Rangga. Sebaris nama itu yang aku
lihat di lengan kiri kemeja biru tua yang ia kenakan pagi ini. Kemeja yang
sudah familiar di ingatanku sejak kira-kira dua tahun lalu, itu kemeja angkatan
jurusannya. Aku hafal betul si pemiliknya mengenakan kemeja itu sekali
seminggu. Harinya tidak tetap, pokoknya sekali seminggu. Berdiri disana, dekat
dengan jok supir, selalu disana setiap pagi. Dan aku menatapnya dari sini. Tak
pernah secara langsung, namun melalui pantulan bayangannya di jendela bus yang
sedang aku naiki ini. Bus ini menuju ke kampusku, juga ke kampusnya.
Sesekali ia membenarkan letak
kacamata berbingkai kotak hitamnya itu. Ia pintar, terlihat dari tatapan matanya
yang serius dan selalu melihat ke depan. Setiap pagi selama dua tahun ini kami
selalu dalam satu bus yang sama, namun tak pernah aku berani menegurnya.
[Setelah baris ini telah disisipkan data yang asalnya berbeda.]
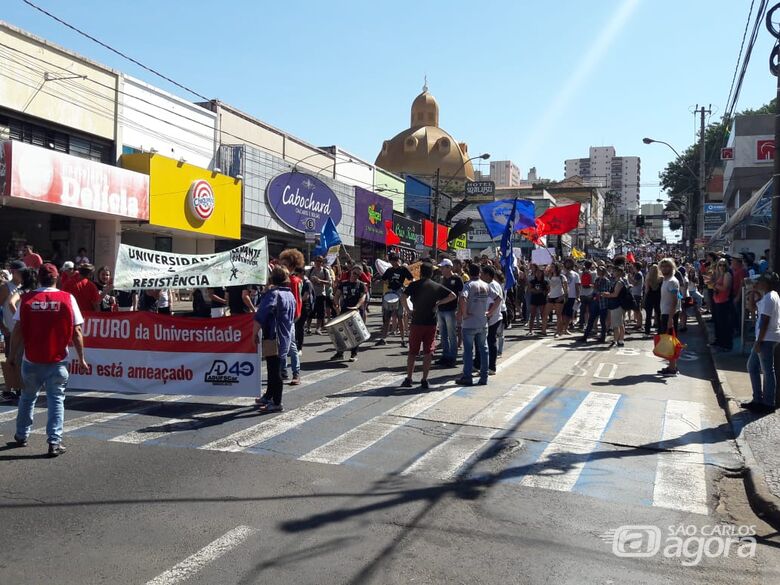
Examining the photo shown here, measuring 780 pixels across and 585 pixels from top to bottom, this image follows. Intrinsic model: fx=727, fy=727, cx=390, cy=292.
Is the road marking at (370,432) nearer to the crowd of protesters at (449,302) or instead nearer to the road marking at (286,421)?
the road marking at (286,421)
Lagipula siapa aku ini, mungkin ia pun tak pernah menyadari keberadaanku
disini.
Hanya Rangga dan tingkah
misteriusnya yang aku tahu. Hanya itu. Namun aku tak pernah berhenti mengaguminya dari sini, tempat duduk sebelah
kiri baris kelima.
Dia, yang menatap matanya saja
aku tak sanggup, yang hanya mampu kuperhatikan gerak-geriknya lewat pantulan di
jendela bus setiap paginya. Dia, yang hanya sanggup kucintai diam-diam.
***
Namanya Pelangi. Aku pernah
mendengar temannya memanggil dengan nama itu. Nama yang indah, seindah paras
dan tingkah lakunya yang anggun. Disitulah ia pagi ini, seperti pagi-pagi
sebelumnya, duduk di baris kelima dekat dengan jendela. Dan disini lah aku,
berdiri agak dekat dengan jok supir, seperti pagi-pagi sebelumnya. Bus ini sedang
melaju dan akan membawa kami ke tempat tujuan yang sama, kampus.
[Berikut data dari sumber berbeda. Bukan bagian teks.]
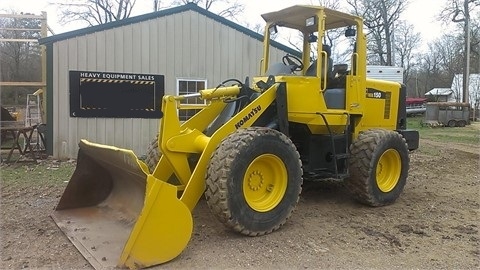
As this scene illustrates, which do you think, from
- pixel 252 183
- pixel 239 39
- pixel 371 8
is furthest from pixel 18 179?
pixel 371 8

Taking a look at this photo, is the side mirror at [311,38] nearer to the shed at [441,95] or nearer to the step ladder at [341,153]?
the step ladder at [341,153]

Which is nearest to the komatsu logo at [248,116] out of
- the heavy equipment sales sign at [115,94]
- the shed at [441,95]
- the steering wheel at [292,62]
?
the steering wheel at [292,62]

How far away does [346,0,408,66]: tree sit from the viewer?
36.0m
Dua tahun, ya, jika hitunganku
tak salah aku sudah dua tahun ini memperhatikannya, sejak melihatnya pertama
kali di bus ini, di semester pertama aku mulai kuliah. Hanya Pelangi dan
penampilannya yang sederhana, hanya itu yang aku tahu dari gadis di belakangku
itu. Namun hatiku selalu berdesir setiap kali melihatnya, meskipun hanya lewat
kaca spion depan.
Tak pernah sekalipun aku
berkesempatan untuk menatap langsung matanya. Tak pernah ada keberanian muncul
untuk sekali menyapanya. Yang sanggup aku lakukan hanyalah menatapnya sesekali
lewat kaca spion itu, memperhatikannya yang selalu asik menatap keluar jendela.
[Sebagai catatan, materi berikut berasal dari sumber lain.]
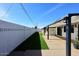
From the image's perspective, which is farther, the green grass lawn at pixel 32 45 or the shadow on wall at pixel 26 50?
the green grass lawn at pixel 32 45

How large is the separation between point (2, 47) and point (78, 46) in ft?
16.3

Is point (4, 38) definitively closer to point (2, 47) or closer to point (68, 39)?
point (2, 47)

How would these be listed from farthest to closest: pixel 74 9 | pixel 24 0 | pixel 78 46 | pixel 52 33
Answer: pixel 52 33 < pixel 74 9 < pixel 78 46 < pixel 24 0

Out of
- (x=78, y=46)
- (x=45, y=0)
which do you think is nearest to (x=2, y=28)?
(x=45, y=0)

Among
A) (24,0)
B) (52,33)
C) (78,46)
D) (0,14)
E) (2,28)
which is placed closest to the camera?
(24,0)

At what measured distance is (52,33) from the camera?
31.4 m

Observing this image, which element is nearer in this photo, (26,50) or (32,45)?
(26,50)

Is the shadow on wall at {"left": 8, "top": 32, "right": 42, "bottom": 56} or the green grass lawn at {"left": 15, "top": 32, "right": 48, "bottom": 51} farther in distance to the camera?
the green grass lawn at {"left": 15, "top": 32, "right": 48, "bottom": 51}

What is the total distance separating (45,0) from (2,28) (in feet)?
6.15

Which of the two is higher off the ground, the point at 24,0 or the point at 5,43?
the point at 24,0

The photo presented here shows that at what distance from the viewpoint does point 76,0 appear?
17.6 feet

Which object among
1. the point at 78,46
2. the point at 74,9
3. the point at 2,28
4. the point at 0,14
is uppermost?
the point at 74,9

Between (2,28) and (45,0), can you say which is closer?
(45,0)

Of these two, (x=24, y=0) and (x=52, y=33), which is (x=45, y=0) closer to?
(x=24, y=0)
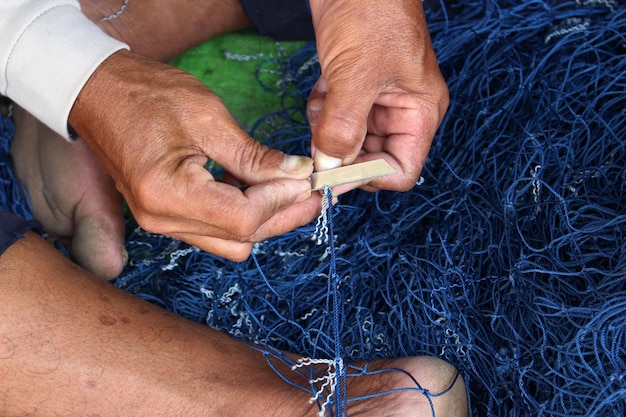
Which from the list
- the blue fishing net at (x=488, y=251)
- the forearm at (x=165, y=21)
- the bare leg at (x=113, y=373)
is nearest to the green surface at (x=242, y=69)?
the forearm at (x=165, y=21)

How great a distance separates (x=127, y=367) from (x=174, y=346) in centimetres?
8

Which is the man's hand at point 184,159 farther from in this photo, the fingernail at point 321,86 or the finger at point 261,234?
the fingernail at point 321,86

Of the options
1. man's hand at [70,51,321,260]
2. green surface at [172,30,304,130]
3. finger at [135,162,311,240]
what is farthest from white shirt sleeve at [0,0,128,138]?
green surface at [172,30,304,130]

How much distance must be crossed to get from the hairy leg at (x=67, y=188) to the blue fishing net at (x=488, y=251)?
57 mm

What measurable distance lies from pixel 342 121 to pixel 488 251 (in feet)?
1.13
Pemandangan sama setiap harinya, yang berubah hanya kemacetan yang kian lama
kian buruk saja, namun ia tetap asik menatap kesana.
Dia, gadis yang bahkan matanya
saja tak sanggup ku tatap, yang hanya mampu kuperhatikan dari bayangannya di
kaca spion depan. Dia, pelangi pagiku, yang hanya sanggup kucintai diam-diam.